** O que produzir **
Traduza para inglês esta frase do texto fornecido: «Abriu com uma peça, requentada, sobre o insucesso e abandono da escola, onde a Região da Madeira, num estudo do INE, aparece na cauda das regiões do País.»

** Texto fornecido **
ESPECIALISTAS NA DESCONTEXTUALIZAÇÃO

(...) Não basta disponibilizar um microfone a um governante, pois torna-se necessário conhecer senão todas pelo menos algumas variáveis do que se está a abordar.
Acabo de seguir o Telejornal da RTP-M. Abriu com uma peça, requentada, sobre o insucesso e abandono da escola, onde a Região da Madeira, num estudo do INE, aparece na cauda das regiões do País. E a RTP-M foi ouvir, a solo, o Secretário Regional da Educação. Dois aspectos ressaltaram das suas palavras: primeiro, que a Madeira não trabalha para as estatísticas, pelo que, os alunos vão continuar a chumbar; segundo, que há uma proposta a circular que defende que os alunos não devem chumbar no ensino básico.

** Dados recolhidos **
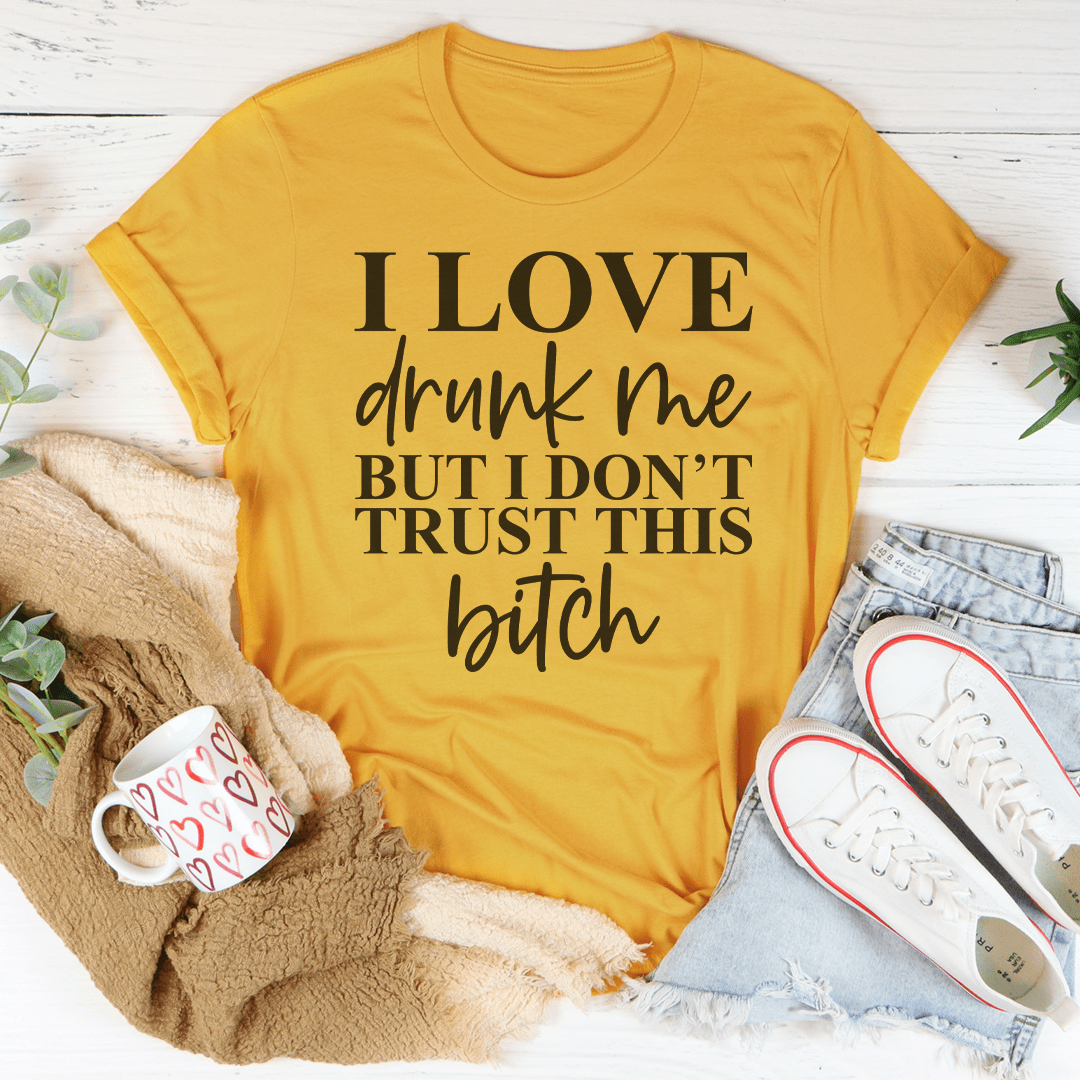 Mustard short-sleeve crewneck graphic T-shirt with bold 'I LOVE' and 'bitch' script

** Resultado esperado **
It opened with a rehashed report on school failure and dropout, in which the Region of Madeira, in a study by INE, appears at the bottom of the country's regions.